White & Dark Chocolate Mousse Cake - The easier way

 

     White and dark chocolate mousse cake for Thanksgiving? Sure no problem. Finding a recipe that didn’t make me want to whack my head with a cast iron frying pan? A problem.

     Oh the recipes are out there, quite a few, and they’re pretty long, overly complicated (IMO), and nothing I wanted to tackle with all the other Thanksgiving prep. 

     So I did a deep cookbook dive. I hauled out books by Julia, Ruth, Buddy, Tom, James, and Nigella. Didn’t find what I was looking for. This was turning into a nuisance dessert and a great big UGH.

     Then I came across a recipe for white chocolate mousse filling from Tom Douglas on FoodandWine.com.

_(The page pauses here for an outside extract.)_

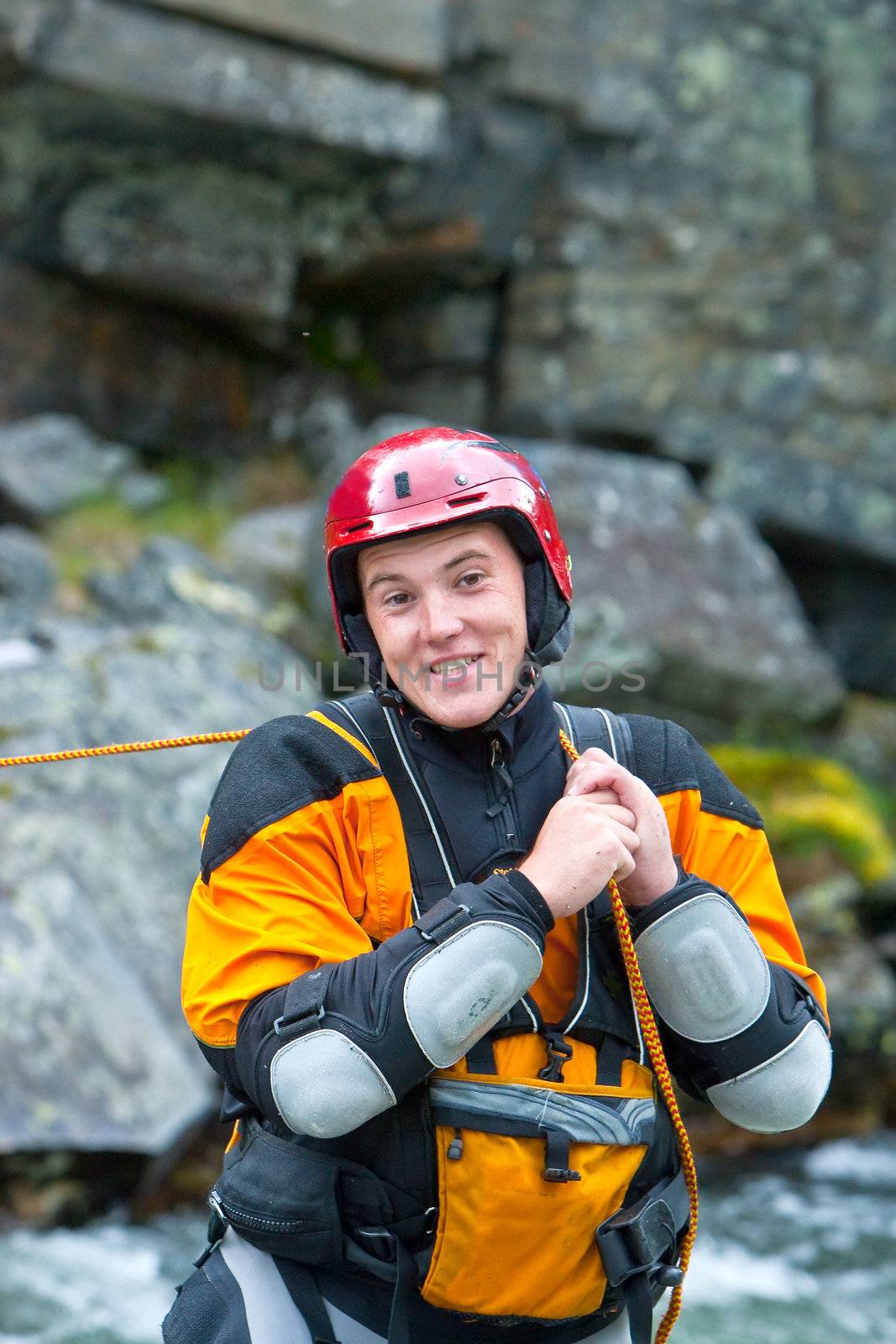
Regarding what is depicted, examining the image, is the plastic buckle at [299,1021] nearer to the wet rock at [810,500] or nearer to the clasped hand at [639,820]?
the clasped hand at [639,820]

It was straight forward and exactly what I had searched for. The good news? It works with dark chocolate as well. One recipe, one method two mousses. Perfect.

     This was easy to make, very easy. The only drawback was the waiting time. And that’s only a drawback because you can’t tuck into this delicious, smooth, light textured, rich tasting dessert immediately.

     I can’t believe I’ve never tried making this before. Next time, a triple chocolate mousse, or maybe a swirly moussey cake. The options are endless with a good basic recipe like this!

     Let your imagination imousseination go wild.

     A special shout out to Sophie for sticking with your guns on this dessert request for our Thanksgiving feast. You’ll be pleased – if I do say so myself.

 

White & Dark Chocolate Mousse Cake

 

Makes 1 9-inch cake

 

For the brownie base

½ cup butter, melted plus a little more for pan

1 cup sugar

2 teaspoons vanilla

2 eggs, slightly beaten

½ cup unsweetened cocoa powder

½ cup flour

¼ teaspoon baking powder

1/8 teaspoon salt

For the dark chocolate mousse layer

12 oz. semi-sweet chocolate pieces or bitter-sweet

3 tablespoons heavy cream

1 teaspoon unflavored gelatin

1 tablespoon water

¾ cup heavy cream

3 tablespoons vanilla extract, strong coffee like espresso or brandy

2 large egg yolks

2 tablespoons sugar

For the white chocolate mousse layer

12 oz. good quality white chocolate pieces

3 tablespoons heavy cream

1 teaspoon unflavored gelatin

1 tablespoon water

¾ cup heavy cream

3 tablespoons vanilla extract or orange liqueur

2 large egg yolks

2 tablespoons sugar

 

Make the brownie base

     Preheat oven to 350°F. Line the bottom and sides of a 9-inch spring form pan with parchment paper. Grease the bottom and sides with a little melted butter.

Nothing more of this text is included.